HMS Bangor home from Libya mission

This news article was published under the 2010 to 2015 Conservative and Liberal Democrat coalition government

Royal Navy warship HMS Bangor returned home to Faslane today following 120 days of non-stop action supporting NATO operations off the coast of Libya.

The Faslane-based Sandown Class minehunter was welcomed home by families and friends as she sailed into HM Naval Base Clyde this morning, 25 November 2011.

Rear Admiral Chris Hockley, Flag Officer Scotland, Northern England and Northern Ireland, was on hand to congratulate the ship’s company on their latest deployment.

HMS Bangor sailed to the Mediterranean in June in support of NATO’s Operation UNIFIED PROTECTOR off Libya. Her tasks involved scouring miles of sea bed off the Libya coast as the battle between rebels and Colonel Gaddafi raged.

The painstaking work led to her finding a 2,400-pound (1,000kg) mine and a torpedo lying on the seabed off the port of Tobruk in eastern Libya. Both were safely destroyed using the ship’s Sea Fox system - an underwater drone armed with explosive charges.

HMS Bangor’s Commanding Officer, Lieutenant Commander Neil Marriott, said:

HMS Bangor’s ship’s company has produced some excellent results during the past five months off the coast of Libya and their efforts have significantly aided the safety of Libyan civilians.

They have spent in excess of 120 days at sea, of which 37 were within range of pro-Gaddafi forces’ weapons whilst clearing safe routes for merchant traffic and the delivery of humanitarian aid, and cleared two pieces of ordnance off the coast of Tobruk.

HMS Bangor's Commanding Officer, Lieutenant Commander Neil Marriott, steps onto dry land at Faslane after 120 days at sea
HMS Bangor's Commanding Officer, Lieutenant Commander Neil Marriott, steps onto dry land at Faslane after 120 days at sea [Picture: Leading Airman (Photographer) Sally Stimson, Crown Copyright/MOD 2011]

Bangor did not lose a single day’s work to defects or breakdowns during the summer, despite sailing hundreds of miles at a time and working round the clock. She was bound for NATO tasking in the North Sea at first, but reacted quickly to the higher priority work in the Mediterranean.

After the fall of Colonel Gaddafi’s regime, the operational pace dropped and Bangor was able to complete her final minehunting task into Sirte before commencing her journey home.

She stopped in Gibraltar off southern Spain last weekend, where sailors could run to the top of the Rock ahead of a remembrance service where a wreath was laid at the territory’s Cenotaph.

Lt Cdr Marriott said:

For many, this was their first operational deployment or time away from family and friends, and they are all deserving of their forthcoming leave following the very successful mission, for which they should be rightly proud.

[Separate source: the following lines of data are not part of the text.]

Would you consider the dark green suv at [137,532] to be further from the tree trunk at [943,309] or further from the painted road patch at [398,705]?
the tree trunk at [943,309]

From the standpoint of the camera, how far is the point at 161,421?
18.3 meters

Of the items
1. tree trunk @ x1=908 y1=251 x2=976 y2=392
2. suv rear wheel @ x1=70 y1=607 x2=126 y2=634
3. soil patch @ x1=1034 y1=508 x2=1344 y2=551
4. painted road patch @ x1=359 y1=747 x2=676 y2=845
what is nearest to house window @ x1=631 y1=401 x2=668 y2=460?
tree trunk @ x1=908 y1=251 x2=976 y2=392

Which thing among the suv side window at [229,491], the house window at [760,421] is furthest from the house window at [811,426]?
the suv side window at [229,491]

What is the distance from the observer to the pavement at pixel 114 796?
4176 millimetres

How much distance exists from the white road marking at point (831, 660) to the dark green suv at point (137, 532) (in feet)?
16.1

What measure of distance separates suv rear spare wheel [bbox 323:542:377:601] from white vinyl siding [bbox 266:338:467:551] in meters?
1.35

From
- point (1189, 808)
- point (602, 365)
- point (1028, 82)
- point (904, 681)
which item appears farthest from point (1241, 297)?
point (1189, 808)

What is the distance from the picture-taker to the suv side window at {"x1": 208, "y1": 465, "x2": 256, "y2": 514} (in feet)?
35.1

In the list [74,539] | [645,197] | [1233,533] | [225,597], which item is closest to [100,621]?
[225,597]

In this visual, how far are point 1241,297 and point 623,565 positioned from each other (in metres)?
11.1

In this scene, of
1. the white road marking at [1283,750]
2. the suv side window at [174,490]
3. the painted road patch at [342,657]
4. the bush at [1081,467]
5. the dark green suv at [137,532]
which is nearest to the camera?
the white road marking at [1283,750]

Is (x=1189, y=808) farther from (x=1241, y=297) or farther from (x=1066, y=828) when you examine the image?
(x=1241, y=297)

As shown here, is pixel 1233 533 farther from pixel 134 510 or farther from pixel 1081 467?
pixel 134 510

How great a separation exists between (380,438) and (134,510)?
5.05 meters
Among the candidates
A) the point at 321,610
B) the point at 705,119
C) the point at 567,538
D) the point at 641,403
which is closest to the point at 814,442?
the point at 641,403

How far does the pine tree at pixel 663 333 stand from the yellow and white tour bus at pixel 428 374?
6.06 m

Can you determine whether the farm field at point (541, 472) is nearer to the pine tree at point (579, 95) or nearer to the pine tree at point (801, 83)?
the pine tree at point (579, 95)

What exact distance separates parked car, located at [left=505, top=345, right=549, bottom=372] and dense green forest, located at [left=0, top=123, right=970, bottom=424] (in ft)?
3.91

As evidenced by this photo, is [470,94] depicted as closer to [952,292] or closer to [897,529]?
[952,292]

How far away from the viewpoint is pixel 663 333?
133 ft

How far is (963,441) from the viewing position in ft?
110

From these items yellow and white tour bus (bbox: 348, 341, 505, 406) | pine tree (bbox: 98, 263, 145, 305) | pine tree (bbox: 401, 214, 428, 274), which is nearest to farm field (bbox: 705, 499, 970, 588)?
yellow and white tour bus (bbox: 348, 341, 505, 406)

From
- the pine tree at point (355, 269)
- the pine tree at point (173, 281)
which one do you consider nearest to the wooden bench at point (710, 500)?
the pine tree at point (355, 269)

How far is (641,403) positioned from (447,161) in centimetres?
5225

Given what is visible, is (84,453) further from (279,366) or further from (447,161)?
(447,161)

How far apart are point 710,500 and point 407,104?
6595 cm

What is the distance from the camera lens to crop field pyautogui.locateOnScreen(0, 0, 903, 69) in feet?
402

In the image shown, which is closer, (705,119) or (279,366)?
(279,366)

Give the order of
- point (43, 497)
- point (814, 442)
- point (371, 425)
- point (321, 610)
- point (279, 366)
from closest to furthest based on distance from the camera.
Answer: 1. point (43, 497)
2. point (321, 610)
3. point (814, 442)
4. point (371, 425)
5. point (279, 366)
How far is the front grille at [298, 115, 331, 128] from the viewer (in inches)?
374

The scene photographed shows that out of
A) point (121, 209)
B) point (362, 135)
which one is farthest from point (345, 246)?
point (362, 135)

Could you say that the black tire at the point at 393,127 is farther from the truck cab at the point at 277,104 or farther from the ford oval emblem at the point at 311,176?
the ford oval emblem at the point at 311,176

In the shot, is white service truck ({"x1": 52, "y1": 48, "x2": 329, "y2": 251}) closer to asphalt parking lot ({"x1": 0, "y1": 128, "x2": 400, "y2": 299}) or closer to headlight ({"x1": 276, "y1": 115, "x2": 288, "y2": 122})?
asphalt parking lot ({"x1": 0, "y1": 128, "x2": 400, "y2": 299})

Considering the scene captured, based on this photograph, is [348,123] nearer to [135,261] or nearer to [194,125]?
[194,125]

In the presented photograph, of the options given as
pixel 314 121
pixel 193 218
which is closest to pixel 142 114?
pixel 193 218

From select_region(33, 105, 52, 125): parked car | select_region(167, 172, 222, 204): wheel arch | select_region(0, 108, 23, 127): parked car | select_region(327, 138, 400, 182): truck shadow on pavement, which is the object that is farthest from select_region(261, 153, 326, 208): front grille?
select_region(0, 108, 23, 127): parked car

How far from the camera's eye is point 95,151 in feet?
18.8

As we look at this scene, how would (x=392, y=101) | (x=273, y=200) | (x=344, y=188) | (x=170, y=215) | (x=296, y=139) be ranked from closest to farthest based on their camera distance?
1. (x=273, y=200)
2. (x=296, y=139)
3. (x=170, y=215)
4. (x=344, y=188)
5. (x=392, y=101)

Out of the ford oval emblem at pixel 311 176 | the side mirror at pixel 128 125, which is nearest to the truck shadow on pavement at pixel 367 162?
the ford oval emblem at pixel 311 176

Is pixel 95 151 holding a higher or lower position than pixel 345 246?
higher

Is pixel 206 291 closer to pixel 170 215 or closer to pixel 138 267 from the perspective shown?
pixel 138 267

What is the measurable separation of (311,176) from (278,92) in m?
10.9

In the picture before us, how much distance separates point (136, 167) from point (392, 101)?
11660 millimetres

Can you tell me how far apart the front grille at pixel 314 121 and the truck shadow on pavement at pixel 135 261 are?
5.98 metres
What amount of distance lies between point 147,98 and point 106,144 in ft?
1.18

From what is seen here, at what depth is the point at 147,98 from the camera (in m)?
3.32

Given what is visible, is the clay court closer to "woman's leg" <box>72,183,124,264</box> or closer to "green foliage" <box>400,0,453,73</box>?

Commander David Bence, the Commanding Officer of the First Mine Countermeasures Squadron at HM Naval Base Clyde, said:

Today sees Faslane welcome home a minehunter from active service in the Mediterranean. Her contribution to the NATO mission off Libya has been outstanding, and has been far in excess of expectations.

HMS Bangor’s ship’s company epitomise everything that is great about our men and women, from their stoic response to her short notice activation to the professional and flexible manner in which they conducted operations; the country, the Royal Navy and their families should be proud.

If HMS Bangor was made of oak rather than glass-reinforced plastic someone would write a song about her! Welcome home.

Operation ELLAMY, the codename given to the UK Armed Forces contribution to NATO’s Operation UNIFIED PROTECTOR, began on 19 March 2011 following the passing of UN Security Council Resolution 1973.

HMS Bangor was one of 16 ships from the Royal Navy and Royal Fleet Auxiliary which served during Operations DEFERENCE, ELLAMY and UNIFIED PROTECTOR off Libya.

At any one time 38 per cent of the Royal Navy’s mine countermeasures vessels flotilla is deployed on operations.